The sample memtrace_x86.c is provided as an example client that illustrates how to create a private code cache and perform lean procedure calls. It is compiled into two different libraries: memtrace_x86_text, which produces a readable, text-mode trace, but is much slower than memtrace_x86_binary, which produces a binary-format trace file.
The sample hot_bbcount.c uses the drbbdup extension to count the execution of hot basic blocks which have exceeded a given hit threshold.
The sample opcode_count.cpp takes an opcode as input and uses drmgr's instrumentation events to count the number of times instructions with that opcode are executed.
The sample modxfer.c reports the control flow transfers between modules.
The sample modxfer_app2lib.c reports the control flow transfers between the application executable and other dynamic libraries and modules. It illustrates how to perform performant clean calls on different modules.
The sample opcodes.c computes dynamic execution counts broken down by instruction opcode.
The sample prefetch.c demonstrates modifying the dynamic code stream for compatibility between different processor types.
The sample signal.c demonstrates how to use the signal event.
The sample stl_test.c is provided as an example client that uses C++ STL containers.
The sample syscall.c displays how to use the system call events and API routines.
The sample tracedump.c is provided as a standalone application that disassembles a trace dump in binary format produced by the -tracedump_binary option.
The sample ssljack.c demonstrates how to hook OpenSSL and GnuTLS functions, using the drwrap extension.
We now illustrate how to use the above API to implement a simple instrumentation client for counting the number of executed call and return instructions in the input program. Full code for this example is in the file countcalls.c.
The client maintains set of three counters: num_direct_calls, num_indirect_calls, and num_returns to count three different types of instructions during execution. It keeps both thread-private and global versions of these counters. The client initializes everything by supplying the following
The client provides an event_exit routine that displays the final values of the global counters as well as a thread_exit routine that shows the counter totals on a per-thread basis.

◆ DATASET ◆
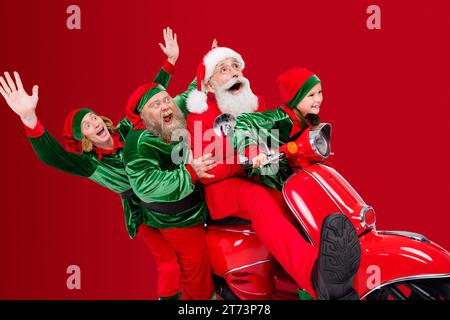 Photo de profil de l'équipe fou quatre personnes mobylette ont partie amusement porter santa elf costume isolé couleur gris fond Banque D'Images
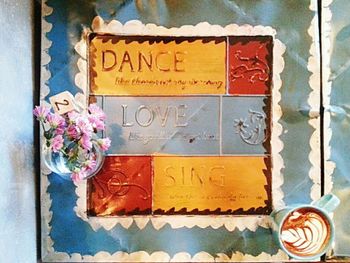 Close-up of text on wall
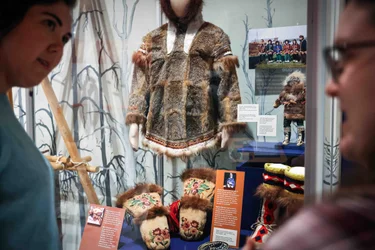 A man and a woman are looking at a display in a museum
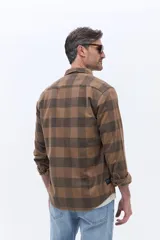 Camisa de manga larga confeccionada en viyela de algodón con diseño a cuadros en tonos verde oscuro. Presenta cuello clásico, cierre frontal con botones y bolsillo aplicado en el pecho.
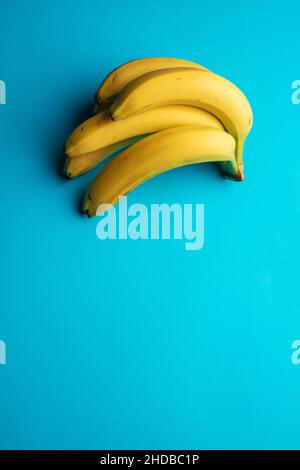 Vertical closeup of a bunch of bananas on blue background. Stock Photo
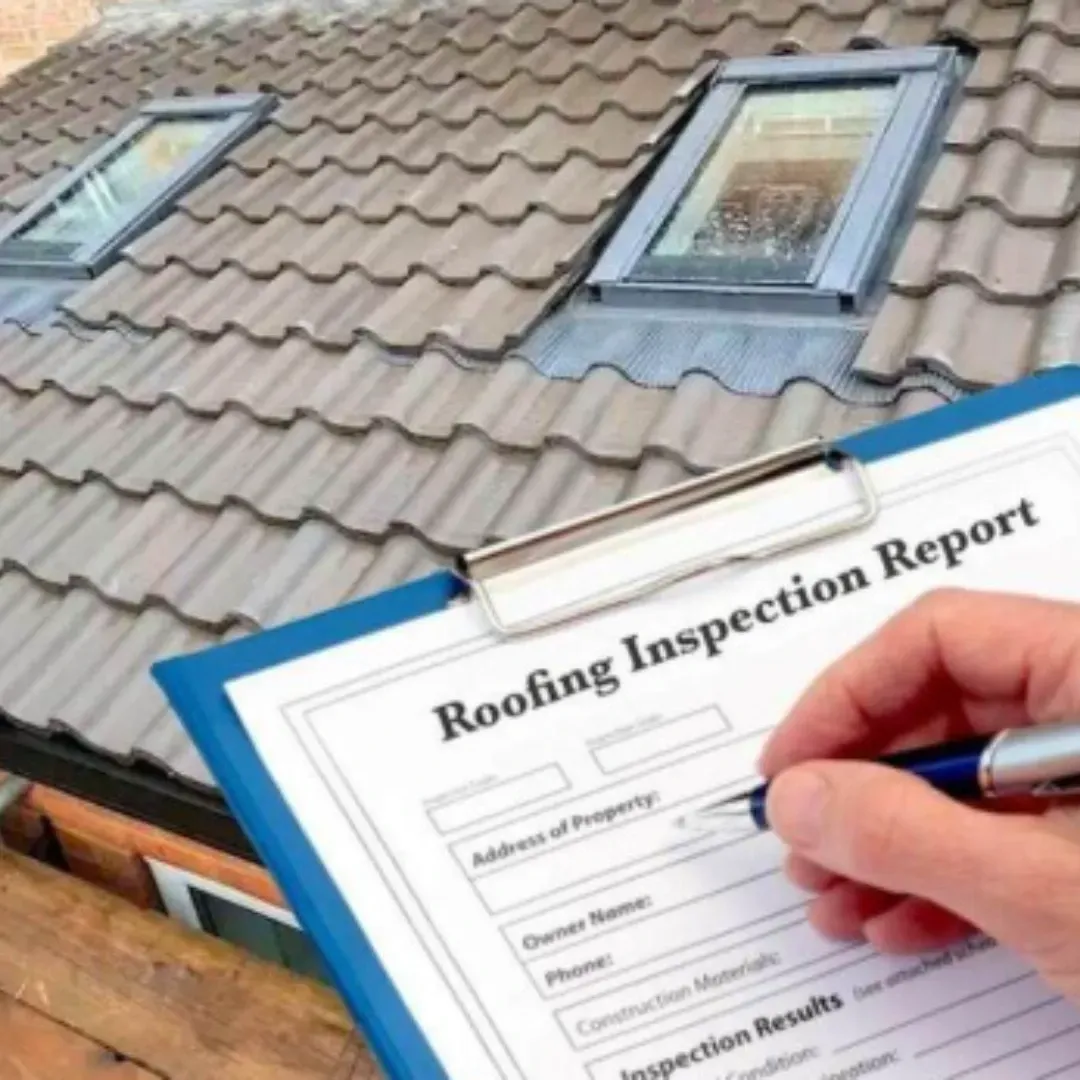 Roof inspection report being completed beside tile roof with skylights in Central Texas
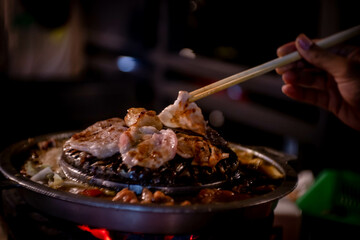 hot pan grill and soup on charcoal stove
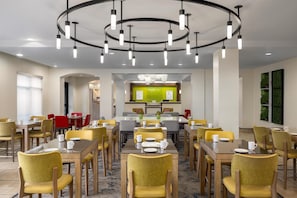 A hotel dining area with multiple tables and chairs, a central kitchen area, and a modern chandelier.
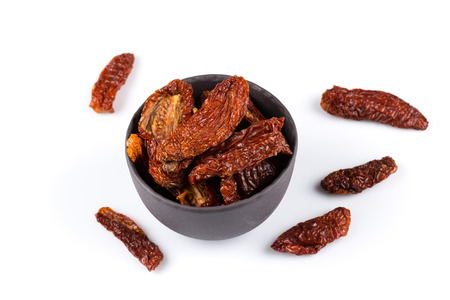 dried tomatoes in stone bowl close up on white backgroundの写真素材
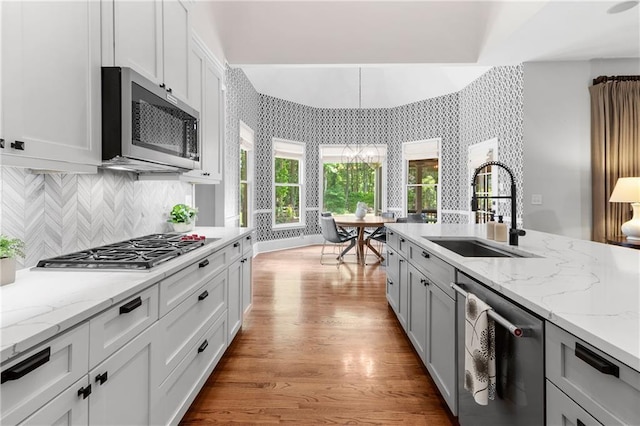kitchen featuring backsplash, appliances with stainless steel finishes, light stone countertops, a sink, and light wood finished floors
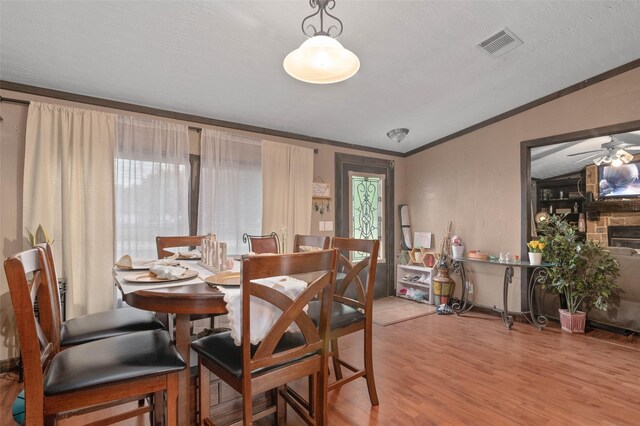 dining area with visible vents, crown molding, lofted ceiling, wood finished floors, and ceiling fan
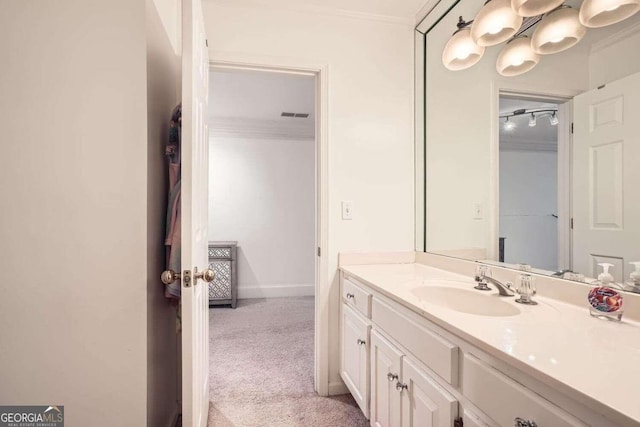 bathroom with vanity and crown molding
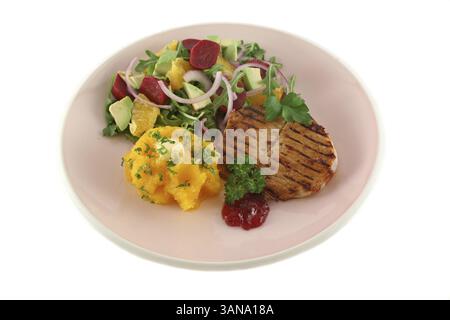 Maiale con zucca e insalata di arancia e barbabietole e avocado Foto Stock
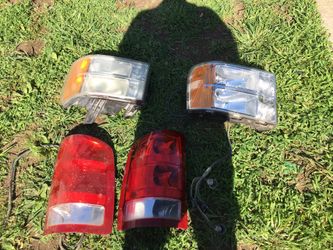 2007 GMC. Headlights and tail lights
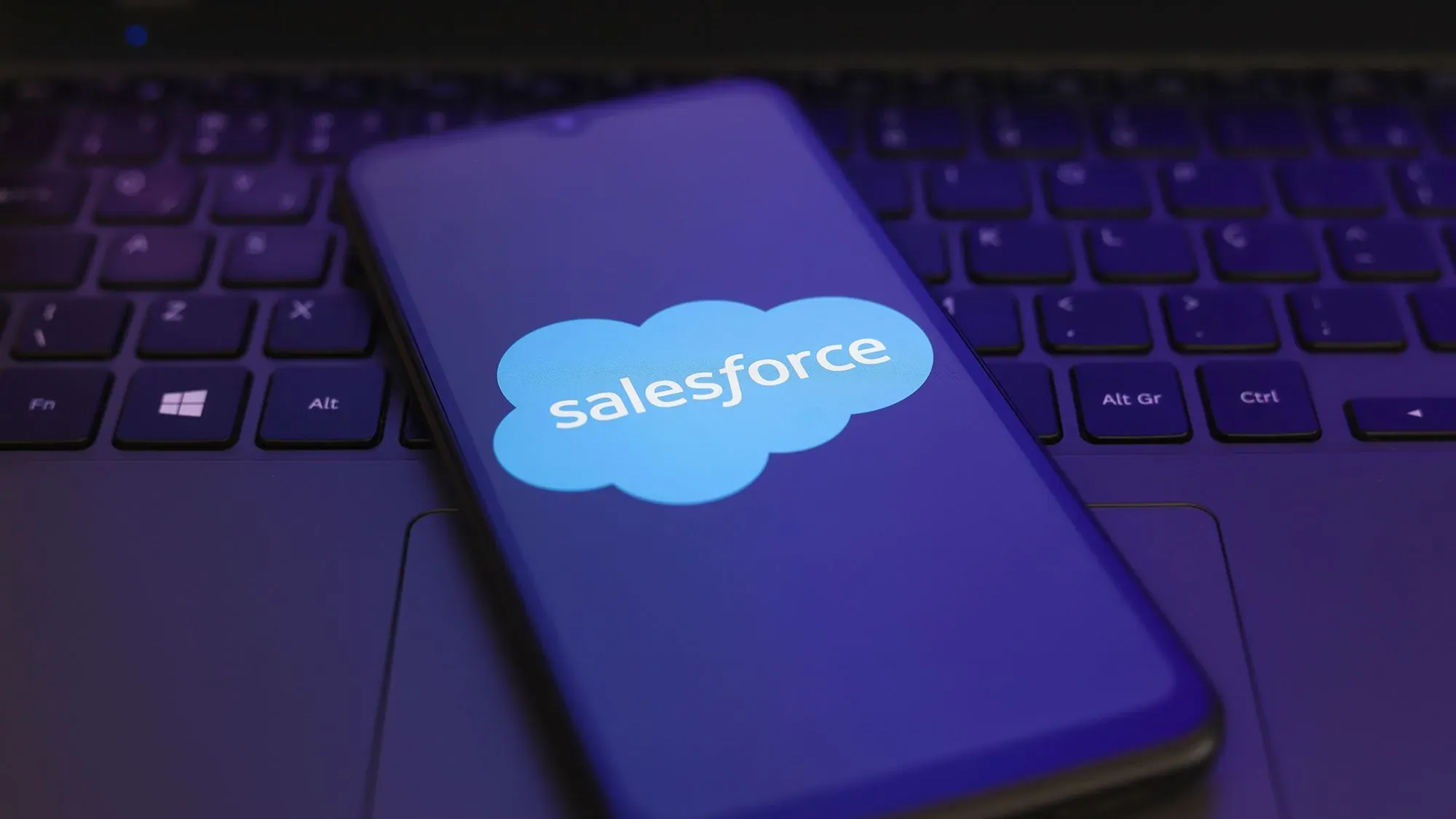 شاشة هاتف محمول تعرض شعار Salesforce بلون أزرق، موضوعة على لوحة مفاتيح كمبيوتر، تشير إلى مخاطر التطبيقات المعدلة في بيئات العمل.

◆ WORK INSTRUCTIONS ◆
1. Decide whether each statement below agrees with the sample-clients passage, answering yes or no and quoting the deciding words of the passage: (a) memtrace_x86_text runs faster than memtrace_x86_binary. (b) ssljack.c relies on the drwrap extension. (c) tracedump.c is a client that produces binary trace dumps.
2. According to the sample-clients passage, which extension does hot_bbcount.c use to count hot basic blocks?
3. List every counter that the sample-clients passage says the call-and-return counting client maintains.

◆ RESULTS IN ORDER ◆
1.
(a) No: "but is much slower than memtrace_x86_binary"
(b) Yes: "using the drwrap extension"
(c) No: "is provided as a standalone application that disassembles a trace dump in binary format produced by the -tracedump_binary option"

2. The drbbdup extension.

3. num_direct_calls, num_indirect_calls, num_returns